Data items
[start]
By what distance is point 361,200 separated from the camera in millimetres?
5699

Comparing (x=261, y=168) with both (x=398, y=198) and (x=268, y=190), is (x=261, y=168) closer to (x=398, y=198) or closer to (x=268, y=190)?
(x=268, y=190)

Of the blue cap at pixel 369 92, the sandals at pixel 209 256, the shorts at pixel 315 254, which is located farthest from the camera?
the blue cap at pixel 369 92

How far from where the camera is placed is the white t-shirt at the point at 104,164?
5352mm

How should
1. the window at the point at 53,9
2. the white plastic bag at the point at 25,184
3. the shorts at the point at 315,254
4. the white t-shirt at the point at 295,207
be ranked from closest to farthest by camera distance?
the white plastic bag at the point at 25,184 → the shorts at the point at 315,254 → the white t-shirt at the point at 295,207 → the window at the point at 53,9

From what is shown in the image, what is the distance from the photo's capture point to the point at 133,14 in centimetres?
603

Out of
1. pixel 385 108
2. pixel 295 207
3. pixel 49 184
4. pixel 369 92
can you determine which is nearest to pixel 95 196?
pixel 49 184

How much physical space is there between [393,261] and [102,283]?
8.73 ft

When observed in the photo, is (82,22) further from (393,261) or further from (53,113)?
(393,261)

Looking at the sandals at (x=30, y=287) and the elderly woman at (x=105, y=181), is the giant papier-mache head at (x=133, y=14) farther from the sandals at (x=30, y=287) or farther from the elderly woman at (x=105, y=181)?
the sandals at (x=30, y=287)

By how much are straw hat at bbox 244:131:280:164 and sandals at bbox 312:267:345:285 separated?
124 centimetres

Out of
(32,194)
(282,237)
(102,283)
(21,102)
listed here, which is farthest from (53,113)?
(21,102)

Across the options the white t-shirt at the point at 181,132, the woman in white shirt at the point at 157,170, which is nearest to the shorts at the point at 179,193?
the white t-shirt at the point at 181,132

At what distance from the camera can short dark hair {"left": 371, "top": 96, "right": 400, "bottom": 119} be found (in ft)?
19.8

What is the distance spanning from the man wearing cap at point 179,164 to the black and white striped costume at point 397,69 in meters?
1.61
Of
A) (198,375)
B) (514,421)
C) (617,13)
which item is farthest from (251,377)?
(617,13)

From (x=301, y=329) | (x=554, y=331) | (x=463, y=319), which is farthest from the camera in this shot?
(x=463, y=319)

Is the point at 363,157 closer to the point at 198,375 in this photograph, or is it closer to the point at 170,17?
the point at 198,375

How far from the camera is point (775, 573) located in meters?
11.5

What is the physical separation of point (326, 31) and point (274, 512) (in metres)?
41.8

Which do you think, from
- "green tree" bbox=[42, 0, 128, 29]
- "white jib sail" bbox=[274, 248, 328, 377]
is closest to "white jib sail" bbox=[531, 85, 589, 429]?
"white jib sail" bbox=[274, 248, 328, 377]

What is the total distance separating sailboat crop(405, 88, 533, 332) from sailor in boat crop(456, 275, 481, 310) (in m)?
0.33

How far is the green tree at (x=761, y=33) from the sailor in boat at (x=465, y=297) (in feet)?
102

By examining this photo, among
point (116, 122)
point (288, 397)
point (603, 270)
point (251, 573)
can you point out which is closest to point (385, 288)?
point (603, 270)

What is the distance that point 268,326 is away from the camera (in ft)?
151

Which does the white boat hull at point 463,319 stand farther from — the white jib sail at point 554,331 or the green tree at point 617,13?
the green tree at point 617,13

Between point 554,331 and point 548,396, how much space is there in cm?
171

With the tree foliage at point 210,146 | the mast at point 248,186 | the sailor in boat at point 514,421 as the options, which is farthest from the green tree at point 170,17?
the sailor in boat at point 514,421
[end]
[start]
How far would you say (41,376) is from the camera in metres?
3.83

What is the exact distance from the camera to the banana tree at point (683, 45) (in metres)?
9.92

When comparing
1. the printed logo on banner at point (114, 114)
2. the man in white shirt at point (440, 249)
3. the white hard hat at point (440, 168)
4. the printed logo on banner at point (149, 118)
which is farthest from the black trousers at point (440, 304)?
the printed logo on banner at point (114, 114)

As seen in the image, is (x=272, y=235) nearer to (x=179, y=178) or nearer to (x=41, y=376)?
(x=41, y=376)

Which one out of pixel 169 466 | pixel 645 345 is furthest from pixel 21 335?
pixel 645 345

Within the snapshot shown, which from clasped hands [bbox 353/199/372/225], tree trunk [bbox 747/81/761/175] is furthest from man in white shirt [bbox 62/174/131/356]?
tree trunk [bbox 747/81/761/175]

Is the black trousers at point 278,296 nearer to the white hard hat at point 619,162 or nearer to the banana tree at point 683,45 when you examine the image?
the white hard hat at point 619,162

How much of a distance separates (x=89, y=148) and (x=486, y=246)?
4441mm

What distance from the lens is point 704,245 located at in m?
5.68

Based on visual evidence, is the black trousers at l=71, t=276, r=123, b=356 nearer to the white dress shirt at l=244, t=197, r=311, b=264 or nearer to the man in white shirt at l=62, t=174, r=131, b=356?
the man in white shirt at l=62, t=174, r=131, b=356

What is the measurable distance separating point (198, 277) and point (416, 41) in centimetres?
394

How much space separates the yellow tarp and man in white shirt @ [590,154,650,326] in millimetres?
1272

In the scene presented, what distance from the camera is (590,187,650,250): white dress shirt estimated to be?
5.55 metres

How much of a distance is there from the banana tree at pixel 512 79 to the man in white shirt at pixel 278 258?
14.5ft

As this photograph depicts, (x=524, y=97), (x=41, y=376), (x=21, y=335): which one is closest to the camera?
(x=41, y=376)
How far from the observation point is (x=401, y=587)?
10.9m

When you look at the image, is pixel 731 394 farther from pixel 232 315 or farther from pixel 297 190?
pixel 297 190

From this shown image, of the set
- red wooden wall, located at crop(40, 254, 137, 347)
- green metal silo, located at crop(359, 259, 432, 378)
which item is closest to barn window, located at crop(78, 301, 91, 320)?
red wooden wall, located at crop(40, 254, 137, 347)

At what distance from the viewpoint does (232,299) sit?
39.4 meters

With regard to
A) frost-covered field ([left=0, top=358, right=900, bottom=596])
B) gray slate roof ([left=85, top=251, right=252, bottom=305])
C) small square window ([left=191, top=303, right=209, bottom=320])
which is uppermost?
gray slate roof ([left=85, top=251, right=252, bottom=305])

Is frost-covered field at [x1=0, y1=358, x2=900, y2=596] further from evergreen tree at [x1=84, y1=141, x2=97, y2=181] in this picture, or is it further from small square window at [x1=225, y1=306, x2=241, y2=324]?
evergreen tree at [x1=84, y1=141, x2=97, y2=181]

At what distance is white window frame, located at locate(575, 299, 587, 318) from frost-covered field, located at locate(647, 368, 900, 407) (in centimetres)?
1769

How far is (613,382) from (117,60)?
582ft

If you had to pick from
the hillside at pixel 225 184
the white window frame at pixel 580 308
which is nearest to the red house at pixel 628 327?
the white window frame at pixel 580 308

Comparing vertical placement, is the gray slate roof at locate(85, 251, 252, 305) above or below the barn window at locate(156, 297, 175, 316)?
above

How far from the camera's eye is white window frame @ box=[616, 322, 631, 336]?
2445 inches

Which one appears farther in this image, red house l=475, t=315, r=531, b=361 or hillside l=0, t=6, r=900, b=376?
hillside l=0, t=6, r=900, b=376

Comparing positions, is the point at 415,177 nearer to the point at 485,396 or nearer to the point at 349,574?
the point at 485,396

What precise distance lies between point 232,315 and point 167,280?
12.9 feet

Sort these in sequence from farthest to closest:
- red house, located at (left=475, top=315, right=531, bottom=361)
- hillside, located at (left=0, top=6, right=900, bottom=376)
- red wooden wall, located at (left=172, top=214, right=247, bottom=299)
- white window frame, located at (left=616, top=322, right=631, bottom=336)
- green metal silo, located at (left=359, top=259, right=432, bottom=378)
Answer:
[end]
## WHAT YOU NEED TO DO
How many of the lines above contain the word "separated"? Reply with the number alone.

## ANSWER IN FULL
2